Your child’s headteacher has the final say over whether to approve the request and how long your child can be absent.

Their decision will be made after considering the specific facts and circumstances behind your request.

Can I take my child on holiday during term time?

Parents should plan their holidays around school breaks and avoid requesting leaves of absence for holidays unless it is unavoidable.

As leave of absence is only granted in exceptional circumstances, it is unlikely that your child’s headteacher will agree a leave of absence for a family holiday.

If permission is refused and you keep your child off school on the days requested, you are likely to be committing an offence and be issued a fixed penalty notice or be prosecuted by your local authority.

Where can I get support to help my child attend school?

Children may struggle to attend school for a wide range of reasons.

If your child is struggling to attend school, both their school and your local authority also have responsibilities to help you to support your child’s attendance.

In most cases, if your child’s attendance level is falling, their school will contact you to explore the reasons and discuss what help can be put in place to help you overcome the barriers they are facing.

If your child is struggling to attend school, you can expect the school to meet with you and your child if they are old enough.  The school will want to understand the reasons for their absence and what support you or they need to overcome the barriers to attendance they are experiencing.

If the barriers to your child’s attendance are in school – such as they are having friendship problems – the school is responsible for working with you to help overcome the issues.

Information on who in school you can contact for help, including the school’s senior leader responsible for attendance, can be found in the school’s attendance policy on its website or available in hard copy from the school itself.

If the barriers to attendance you or your child are facing go beyond the remit of the school – such as a transport or a mental health issue – both the school and local authority have a responsibility to help you.
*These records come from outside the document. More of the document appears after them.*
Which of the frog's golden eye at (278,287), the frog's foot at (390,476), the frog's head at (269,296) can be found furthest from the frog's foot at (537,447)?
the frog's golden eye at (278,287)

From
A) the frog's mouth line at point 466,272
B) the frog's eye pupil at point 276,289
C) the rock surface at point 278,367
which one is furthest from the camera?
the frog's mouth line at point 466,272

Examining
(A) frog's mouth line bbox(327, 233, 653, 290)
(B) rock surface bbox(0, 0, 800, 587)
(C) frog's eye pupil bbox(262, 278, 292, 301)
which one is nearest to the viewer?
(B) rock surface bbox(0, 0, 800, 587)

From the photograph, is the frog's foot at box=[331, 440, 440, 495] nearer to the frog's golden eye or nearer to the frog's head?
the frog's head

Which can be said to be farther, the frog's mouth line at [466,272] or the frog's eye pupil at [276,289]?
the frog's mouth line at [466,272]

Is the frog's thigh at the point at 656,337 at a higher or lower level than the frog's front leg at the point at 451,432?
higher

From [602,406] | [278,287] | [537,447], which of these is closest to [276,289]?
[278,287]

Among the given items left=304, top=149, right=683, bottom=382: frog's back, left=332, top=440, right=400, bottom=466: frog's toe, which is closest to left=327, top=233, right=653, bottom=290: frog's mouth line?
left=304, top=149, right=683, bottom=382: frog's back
This includes helping you to access the wider support you might need, for example from the school nurse or from local housing or transport teams.

As part of the conversation you have with your child’s school you will agree a set of joint actions you will all take to help overcome any barriers to attendance.
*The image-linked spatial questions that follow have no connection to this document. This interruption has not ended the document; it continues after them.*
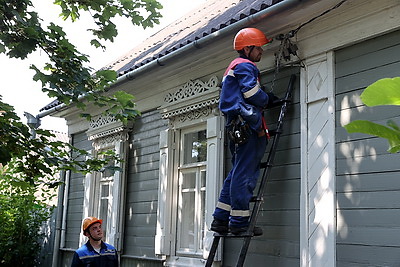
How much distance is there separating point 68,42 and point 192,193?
2.25 m

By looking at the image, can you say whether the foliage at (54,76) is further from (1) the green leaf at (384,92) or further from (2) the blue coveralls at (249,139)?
(1) the green leaf at (384,92)

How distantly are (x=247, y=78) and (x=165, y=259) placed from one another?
280cm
This agreement will often include a commitment to refer or help you to access support services in exchange for an agreement from you to engage and take part in the support offered. They will also arrange mutual convenient times for you to come together to review these and your child’s progress.

This agreement may take the form of an informal action plan, an early help plan, or a parenting contract – depending on the complexity of the reasons for your child’s absence.
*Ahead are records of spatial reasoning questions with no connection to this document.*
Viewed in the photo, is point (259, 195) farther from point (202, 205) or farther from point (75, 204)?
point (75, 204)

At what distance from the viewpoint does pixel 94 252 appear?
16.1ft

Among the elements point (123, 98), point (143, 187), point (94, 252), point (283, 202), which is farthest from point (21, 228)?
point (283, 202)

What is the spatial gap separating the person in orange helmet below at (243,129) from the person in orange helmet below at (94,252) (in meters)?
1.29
What else are you doing to help combat unauthorised absence?

We are launching a three-year 1-2-1 attendance mentoring pilot from this term, aimed at tackling the factors behind non-attendance such as bullying or mental health issues.

It is being launched in Middlesborough this year, before expanding to other areas of the country next year. The pilot will provide tailored support to over 1,600 persistently and severely absent pupils over the three-year period.

Schools, academy trusts, local authorities and the government will also have access to a powerful new attendance data visualisation tool is also being launched to help to spot and respond to issues.

This data is supporting the launch of the new, interactive national attendance dashboard alongside the publication of the first full fortnightly attendance data of the term. This is expected later in September and will providing ongoing transparency and vastly improved potential for insight and analysis of daily, weekly and termly trends.

The majority of schools are now sharing daily register data with the department, where it is aggregated and presented back in dashboards to schools, academy trusts and local authorities.

This enables teachers to analyse attendance with greater ease, allowing issues with individual pupils, or groups such as children on free school meals, for example, to be spotted more quickly.